Passage:
____________________
I had a hankering for a tenor a while ago but when I tried one didn't take to it and was advised that if I bought it I should put the sop away and concentrate on tenor which at the time I wasn't willing to do.

I did also try an alto but wasn't really looking for one so didn't spend much time with it. I recall thinking it felt a bit squashed (for want of a better description) but that's probably because I play a straight sop.

At the moment putting the sop away and playing alto is better than playing nothing but bearing in mind I have not yet mastered the sop will playing alto confuse me more. Tenor seemed a good idea as it too was Bb.

Perhaps I would get a better tone from alto as sop still leaves a lot to be desired to my ears anyway.


I have an eye on Milandro's alto here would that be a good choice for a beginner (even after 3 yrs I still consider myself a beginner) especially as I don't want to do what I did with sop and buy a cheaper horn to upgrade later. I will never use it professionally only as an amateur with a local orchestra but want a reasonable horn :)

Any advice would be appreciated.

Thanks

Jeanette
 
I would definitely give the alto a try Jeanette. Try as many as you can though as there will be one that fits you like a glove.
I bought my alto eighteen months ago after playing tenor for twelve years and have really taken to it. Moving from Bb to Eb and back hasn't made my head explode or anything. What I have noticed is that my posture is better having played alto. Perhaps this will help with your tennis elbow problem.
____________________
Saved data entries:
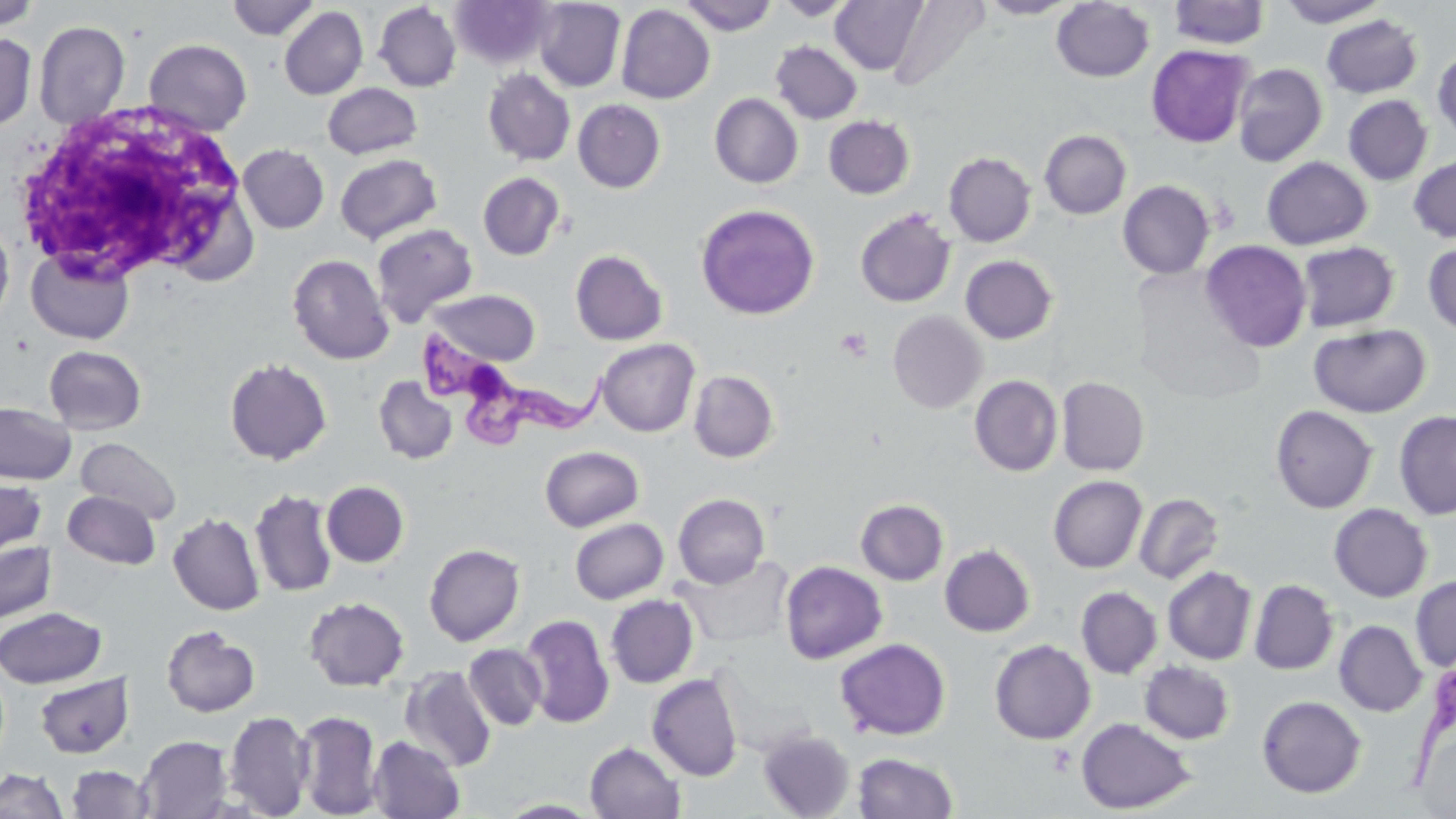
Summary:
  - Coordinate format: approximate bounding boxes as (x1, y1, x2, y2) in pixels
  - Trypanosoma brucei locations: (414, 329, 611, 451)
  - Uninfected red blood cell locations: (0, 0, 41, 32), (226, 0, 320, 40), (534, 0, 626, 92), (679, 0, 777, 35), (774, 0, 857, 20), (830, 0, 928, 75), (977, 0, 1080, 19), (1277, 0, 1388, 27), (450, 1, 553, 69), (888, 1, 991, 93), (1051, 1, 1155, 83), (1168, 1, 1271, 49), (373, 2, 461, 92), (616, 4, 715, 104), (279, 6, 368, 100), (1321, 14, 1423, 98), (33, 20, 130, 129), (0, 32, 37, 131), (143, 38, 252, 136), (770, 41, 862, 124), (1146, 44, 1253, 148), (1433, 49, 1456, 142), (1232, 63, 1327, 167), (482, 68, 576, 166), (322, 82, 422, 160), (710, 93, 803, 188), (1343, 95, 1432, 186), (573, 99, 666, 193), (823, 115, 915, 199), (1040, 130, 1131, 219), (238, 144, 330, 234), (944, 152, 1036, 247), (335, 153, 442, 244), (1408, 155, 1456, 243), (1261, 157, 1372, 249), (478, 172, 566, 260), (1118, 180, 1215, 279), (696, 204, 820, 319), (855, 208, 956, 307), (370, 222, 479, 327), (0, 223, 14, 328), (1201, 239, 1311, 352), (1296, 241, 1399, 332), (1423, 243, 1456, 336), (25, 247, 135, 345), (570, 250, 668, 345), (287, 253, 395, 365), (960, 255, 1057, 344), (426, 289, 542, 366), (888, 311, 986, 413), (1309, 323, 1431, 418), (597, 338, 700, 437), (44, 346, 147, 435), (224, 357, 332, 464), (689, 370, 779, 462), (373, 375, 458, 464), (970, 375, 1063, 476), (1056, 376, 1150, 476), (0, 401, 76, 485), (1269, 405, 1378, 514), (1394, 410, 1456, 520), (75, 437, 182, 525), (540, 445, 644, 532), (1048, 475, 1147, 573), (0, 477, 47, 557), (321, 481, 409, 567), (250, 488, 339, 598), (63, 490, 161, 570), (1134, 492, 1224, 585), (673, 493, 769, 588), (856, 499, 949, 585), (1329, 503, 1433, 602), (168, 511, 265, 616), (570, 518, 669, 604), (0, 541, 57, 625), (424, 543, 525, 646), (940, 544, 1035, 637), (675, 555, 797, 647), (779, 561, 887, 664), (1162, 566, 1257, 665), (1410, 575, 1456, 671), (1249, 579, 1338, 675), (1076, 587, 1162, 679), (605, 594, 698, 688), (303, 595, 410, 691), (0, 606, 107, 688), (520, 614, 614, 728), (1334, 620, 1427, 717), (161, 624, 260, 717), (835, 638, 951, 740), (989, 640, 1095, 745), (463, 643, 547, 731), (1139, 660, 1235, 744), (711, 661, 815, 758), (399, 667, 497, 773), (647, 673, 743, 781), (34, 674, 134, 759), (1256, 695, 1366, 798), (295, 709, 382, 817), (223, 710, 314, 817), (1075, 717, 1195, 815), (758, 729, 855, 818), (137, 736, 232, 818), (367, 736, 465, 819), (585, 741, 685, 819), (853, 752, 959, 818), (66, 765, 155, 818), (1, 768, 68, 818), (495, 799, 607, 818)
  - White blood cell locations: (9, 99, 257, 287)
  - Platelet locations: (835, 328, 873, 361)
  - Slide-level diagnosis: Trypanosoma brucei
  - Image size: 1456×819 pixels
  - Magnification: 1000x
  - Modality: light microscopy
  - Preparation: thin blood film
  - Stain: May-Grünwald-Giemsa
  - Field of view: single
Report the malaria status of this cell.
____________________
Exercise:
Please repeat the part of the saxophone post between "I did also try" and "my ears anyway.", inclusive, word for word.

Result of this task:
I did also try an alto but wasn't really looking for one so didn't spend much time with it. I recall thinking it felt a bit squashed (for want of a better description) but that's probably because I play a straight sop.

At the moment putting the sop away and playing alto is better than playing nothing but bearing in mind I have not yet mastered the sop will playing alto confuse me more. Tenor seemed a good idea as it too was Bb.

Perhaps I would get a better tone from alto as sop still leaves a lot to be desired to my ears anyway.